The Copyright Office has decided that compositions used for ringtones may be subject to a compulsory license. The decision is a victory for record labels that want to offer ringtone operators the master rights and publishing rights as one package.

“This decision injects clarity into the marketplace -- clarity that will help satisfy fans’ hunger for the latest hits from today’s best artists by affording record companies and ringtone providers the ability to move new offerings quickly and easily to consumers," says Steven Marks, executive VP/general counsel for the RIAA. "Ultimately, we’re all seeking a vibrant mobile market. This decision helps us further that goal.”

Last month, the Copyright Royalty Board (CRB) referred the question about ringtones and compositions to the Copyright Office for a decision. The CRB wanted to know whether compositions used for ringtones -- monophonic (single melody line) or polyphonic (melody and harmony) -- or for master ringtones (taken from a master recording) fall under the compulsory license provisions of section 115 of the Copyright Act. If so, the CRB would determine rates through its rate-setting proceeding. If not, then publishers would be free to withhold permission to use the compositions unless labels or ringtone providers negotiate a license and a royalty rate for each use.

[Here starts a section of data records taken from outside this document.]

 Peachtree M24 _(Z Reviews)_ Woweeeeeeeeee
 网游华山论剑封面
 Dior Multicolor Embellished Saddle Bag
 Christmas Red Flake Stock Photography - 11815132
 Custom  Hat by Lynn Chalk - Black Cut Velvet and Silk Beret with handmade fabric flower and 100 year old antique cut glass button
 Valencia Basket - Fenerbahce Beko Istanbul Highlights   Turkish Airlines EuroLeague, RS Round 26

Under section 115, anyone, like a record label, may obtain a mechanical license or a digital phonorecord delivery (DPD) license to record and distribute "phonorecords" of compositions that were previously recorded and released in the United States. The rate is set by statute, which is periodically adjusted through a copyright tribunal proceeding.

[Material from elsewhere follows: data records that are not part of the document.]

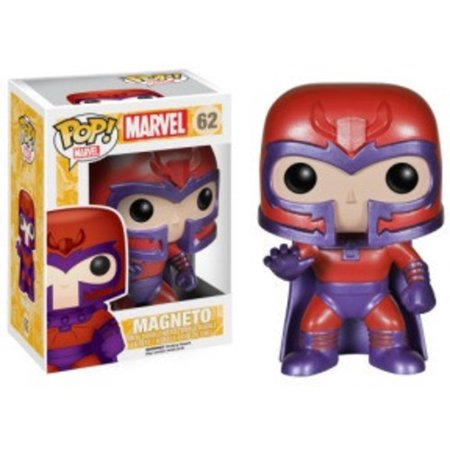 FUNKO POP! MARVEL: X-MEN - MAGNETO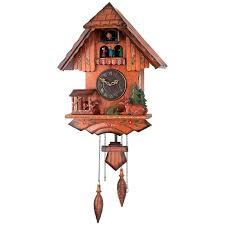 Cuu Cuu Clock Decorating How To Set Up Cuckoo Clock Regula Cuckoo Clock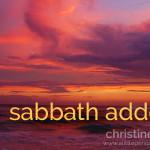 sabbath addendum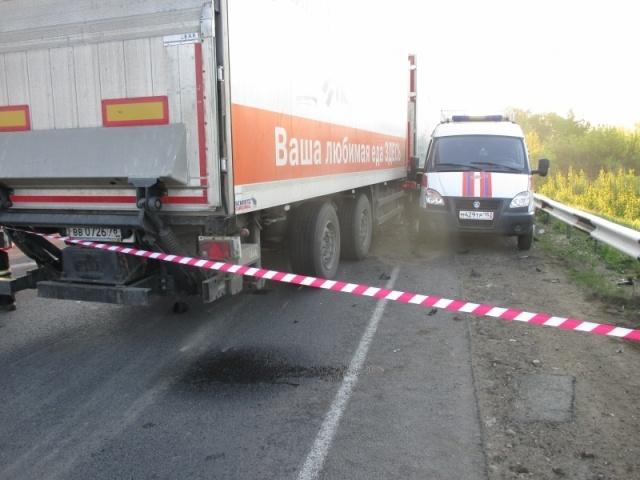 Авария с детьми В Нижегородской области, 21.05.15: Фото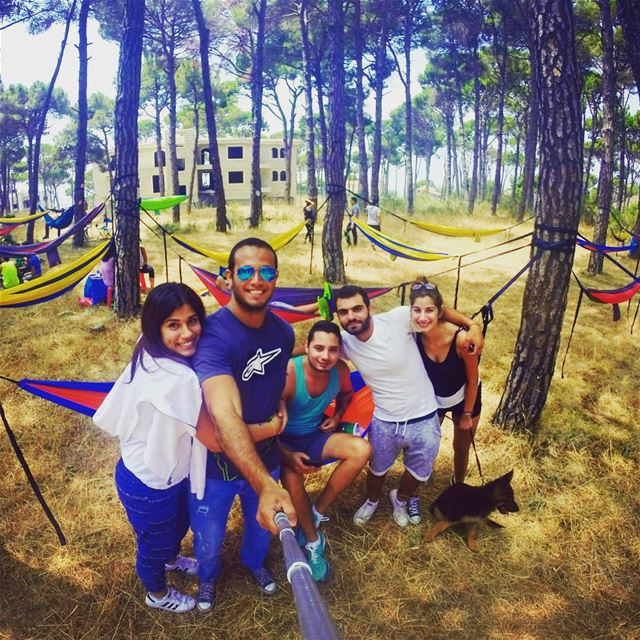sunday chilling friends hammock camping hiking nature gopro... (Karnayel)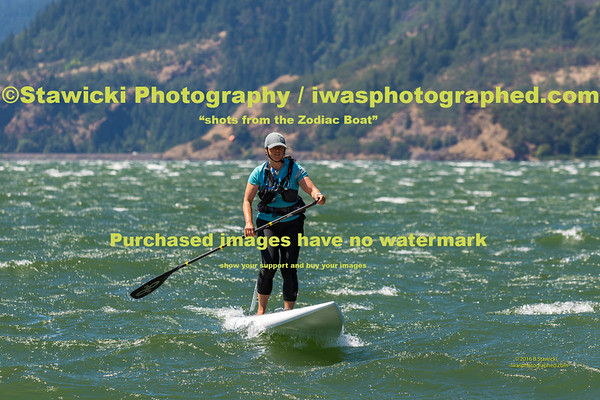 SUP'in the Columbia 2016 07 26-2371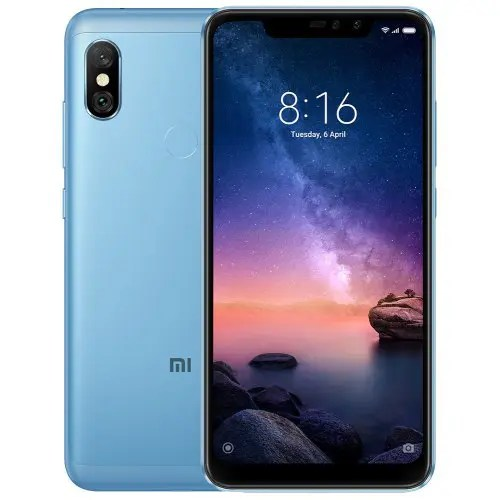 Xiaomi Redmi Note 6 Pro 4G Phablet Global Version 3GB RAM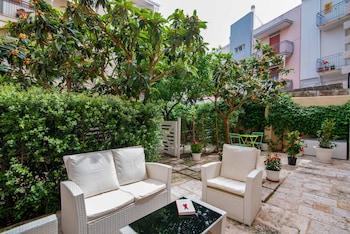 波利尼亞諾濱海區奈斯波羅花園飯店的相片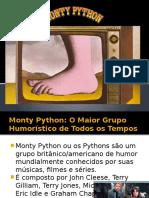 Aula Monty Python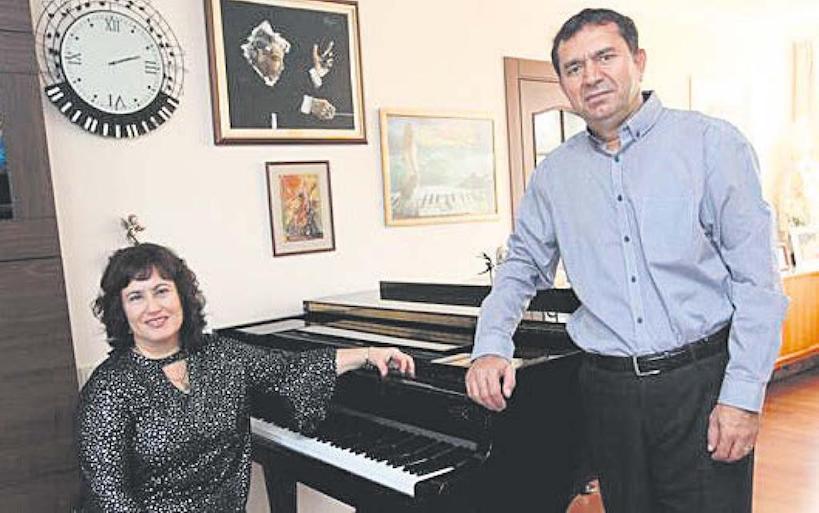 Prof. Yeşim A. Yener & Prof. Hasan Yener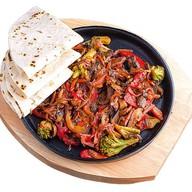 Фахитас вегетарианский Фото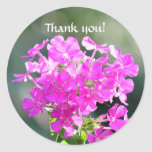 Thank you! round stickers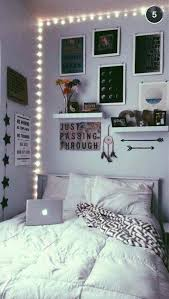 bedroom designs for a teenage girl. Room Design For Teenage Girl Cool Picture Of Rooms Teenager Teen Small Bedroom . Designs A T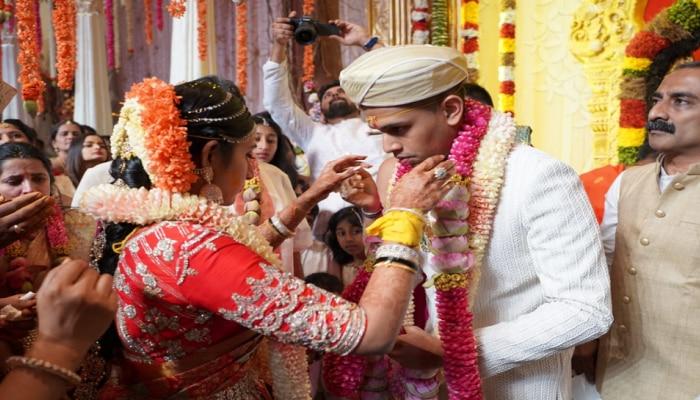 Aishwarya-Amartya Reception: ಇಂದು ಡಿಕೆಶಿ ಮಗಳ ಆರತಕ್ಷತೆ, ಪ್ರವೇಶಕ್ಕೆ BARCODE ವ್ಯವಸ್ಥೆ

In its 35-page opinion, the Copyright Office concluded that ringtones and master ringtones are "phonorecords" under copyright law. As a result, delivery of ringtones by wire or wireless technology makes them a digital phonorecord delivery.

As long as the ringtones are merely excerpts of a larger musical work or from a preexisting sound recording, then the composition used for the ringtone is subject to the compulsory license, the decision says. For the composition to fall under the compulsory license, the ringtone may not recast, transform or adapt it -- or include additional material -- in such a way that it becomes an original work of authorship (i.e., a derivative work). If it does, then a license must be negotiated with the copyright owner.

"We are disappointed in the Register's decision, which could hurt songwriters significantly and represents an unprecedented broadening of the compulsory license for musical works," says a National Music Publishers' Assn. spokeswoman. "Of particular concern is that copyright owners who have negotiated ringtones licenses in the free market for years will now be subject to government regulation. We see no justification for this, and are currently reviewing our legal options."

The decision also makes the portion of a composition that has been recorded only as a ringtone subject to a compulsory license as well. "If a newly created ringtones is considered a derivate work, and that work has been first distributed with the authorization of the copyright owner, then any person may use the statutory license to make and distribute the musical work in the ringtone," the opinion states.

Briefs from interested parties arguing what statutory rates should be for ringtones and other formats are due to be filed with the CRB in mid-November.